Ethics approval and consent to participate
For the MITOS cohort the study design and the informed consent were approved by the local Ethics committee (AOU Città della salute e della Scienza di Torino, Italy). For the NORCCAP and BCSN cohorts anonymized samples were used. This was approved by the Norwegian Regional Ethics Committee - South-East (REC) projects, S-98052 and 2011/1272, respectively.
Availability of data and materials
The datasets used and/or analysed during the current study are available from the corresponding author on reasonable request.
Competing interests
The authors declare that they have no competing interests
Funding
This work was supported by the Italian Institute for Genomic Medicine (IIGM) and Compagnia di San Paolo Torino, Italy (to AN, BP, and ST). This project has received funding from the European Union’s Horizon 2020 research and innovation program under grant agreement No 825410 (ONCOBIOME project to AN, BP, and ST). The research leading to these results has received funding from AIRC under IG 2020 - ID. 24882 – P.I. Naccarati Alessio Gordon (to AN) and under IG2019 - ID. 23473 - P.I. Senore Carlo (to CS).
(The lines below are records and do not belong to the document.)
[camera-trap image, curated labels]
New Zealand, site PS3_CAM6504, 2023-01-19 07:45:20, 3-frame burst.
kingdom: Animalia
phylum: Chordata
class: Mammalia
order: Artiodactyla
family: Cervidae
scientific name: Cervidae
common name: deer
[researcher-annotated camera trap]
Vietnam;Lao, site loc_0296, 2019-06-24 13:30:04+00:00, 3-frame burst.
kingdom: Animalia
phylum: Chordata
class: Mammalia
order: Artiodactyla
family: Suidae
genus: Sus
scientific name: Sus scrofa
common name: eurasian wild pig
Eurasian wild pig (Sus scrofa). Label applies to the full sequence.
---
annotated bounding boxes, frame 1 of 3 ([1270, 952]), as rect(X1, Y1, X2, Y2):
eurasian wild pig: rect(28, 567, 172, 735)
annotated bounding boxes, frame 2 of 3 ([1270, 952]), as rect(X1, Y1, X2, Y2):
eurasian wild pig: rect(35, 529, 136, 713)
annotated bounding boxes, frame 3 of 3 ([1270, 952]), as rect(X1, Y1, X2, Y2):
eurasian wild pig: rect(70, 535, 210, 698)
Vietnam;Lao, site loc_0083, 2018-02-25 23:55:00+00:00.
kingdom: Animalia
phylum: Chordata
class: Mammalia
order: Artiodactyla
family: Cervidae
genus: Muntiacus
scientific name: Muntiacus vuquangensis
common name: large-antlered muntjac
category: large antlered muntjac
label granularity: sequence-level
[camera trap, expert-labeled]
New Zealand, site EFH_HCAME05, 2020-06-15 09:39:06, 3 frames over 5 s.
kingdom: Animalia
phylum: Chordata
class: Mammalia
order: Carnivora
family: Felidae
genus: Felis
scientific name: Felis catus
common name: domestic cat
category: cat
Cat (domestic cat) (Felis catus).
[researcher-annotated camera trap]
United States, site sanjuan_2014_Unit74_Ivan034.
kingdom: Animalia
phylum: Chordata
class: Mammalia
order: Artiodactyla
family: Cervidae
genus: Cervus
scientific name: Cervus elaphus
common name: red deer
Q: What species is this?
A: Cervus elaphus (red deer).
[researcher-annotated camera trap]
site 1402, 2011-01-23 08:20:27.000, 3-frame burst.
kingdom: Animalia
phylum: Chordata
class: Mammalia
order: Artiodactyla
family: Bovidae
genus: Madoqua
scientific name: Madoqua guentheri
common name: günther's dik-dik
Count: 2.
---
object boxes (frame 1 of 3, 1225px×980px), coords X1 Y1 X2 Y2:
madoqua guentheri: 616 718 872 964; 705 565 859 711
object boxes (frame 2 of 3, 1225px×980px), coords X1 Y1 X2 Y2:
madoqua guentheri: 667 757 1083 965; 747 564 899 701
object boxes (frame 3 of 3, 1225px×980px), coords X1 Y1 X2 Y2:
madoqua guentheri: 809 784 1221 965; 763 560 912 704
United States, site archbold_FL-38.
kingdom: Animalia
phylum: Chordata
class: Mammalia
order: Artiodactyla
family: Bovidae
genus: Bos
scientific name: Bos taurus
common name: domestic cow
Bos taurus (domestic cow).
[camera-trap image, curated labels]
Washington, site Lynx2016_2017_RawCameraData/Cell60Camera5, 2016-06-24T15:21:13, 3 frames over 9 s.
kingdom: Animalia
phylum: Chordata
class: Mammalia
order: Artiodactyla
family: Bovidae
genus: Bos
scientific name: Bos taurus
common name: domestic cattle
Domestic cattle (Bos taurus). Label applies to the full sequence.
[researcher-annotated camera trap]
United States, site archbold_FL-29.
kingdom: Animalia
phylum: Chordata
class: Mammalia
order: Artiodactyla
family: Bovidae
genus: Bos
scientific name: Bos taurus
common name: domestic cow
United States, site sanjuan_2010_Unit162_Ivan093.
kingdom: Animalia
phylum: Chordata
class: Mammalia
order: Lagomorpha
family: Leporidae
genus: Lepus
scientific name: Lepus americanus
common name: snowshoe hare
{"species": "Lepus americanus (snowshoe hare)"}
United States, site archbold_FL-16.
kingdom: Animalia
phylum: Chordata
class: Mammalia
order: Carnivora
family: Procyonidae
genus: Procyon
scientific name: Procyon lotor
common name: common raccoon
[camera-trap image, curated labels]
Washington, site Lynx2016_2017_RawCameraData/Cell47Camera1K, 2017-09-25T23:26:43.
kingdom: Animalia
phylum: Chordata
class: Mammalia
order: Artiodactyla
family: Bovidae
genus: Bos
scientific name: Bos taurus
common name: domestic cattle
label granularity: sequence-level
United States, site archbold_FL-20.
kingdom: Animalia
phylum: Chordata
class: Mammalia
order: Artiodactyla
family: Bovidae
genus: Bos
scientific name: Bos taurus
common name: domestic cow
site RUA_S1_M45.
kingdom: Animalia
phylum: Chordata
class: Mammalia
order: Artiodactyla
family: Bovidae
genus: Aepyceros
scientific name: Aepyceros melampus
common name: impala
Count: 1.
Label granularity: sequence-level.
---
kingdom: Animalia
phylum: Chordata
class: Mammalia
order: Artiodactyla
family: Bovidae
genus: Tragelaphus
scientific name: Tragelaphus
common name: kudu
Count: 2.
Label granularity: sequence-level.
This project also received funding from the Norwegian Cancer Society open call 2017 (190179) to TBR and 2018 (198048) to TBR and from the Cancer Registry of Norways funds to TBR.
Authors’ contributions
Concept and design (TBR, AN);
Collection and assembly of the data (GH, TBR, AN, CS);
Experimental tasks, data analysis and interpretation (EB, GF, BP, SUU);
Provisions of study materials or patients (GH, CS, SB);
Manuscript writing (EB, GF, BP, TBR, and AN); Manuscript editing (All);
Final approval of the version (All).
Acknowledgements
We would like to thank Jan Inge Nordby for performing laboratory analyses for the Norwegian samples and the sequencing service was provided by the Norwegian Sequencing Centre (https://www.sequencing.uio.no), a national technology platform hosted by Oslo University Hospital and the University of Oslo supported by the Research Council of Norway and the Southeastern Regional Health Authority.
Footnotes
This version is revised to include missing figures.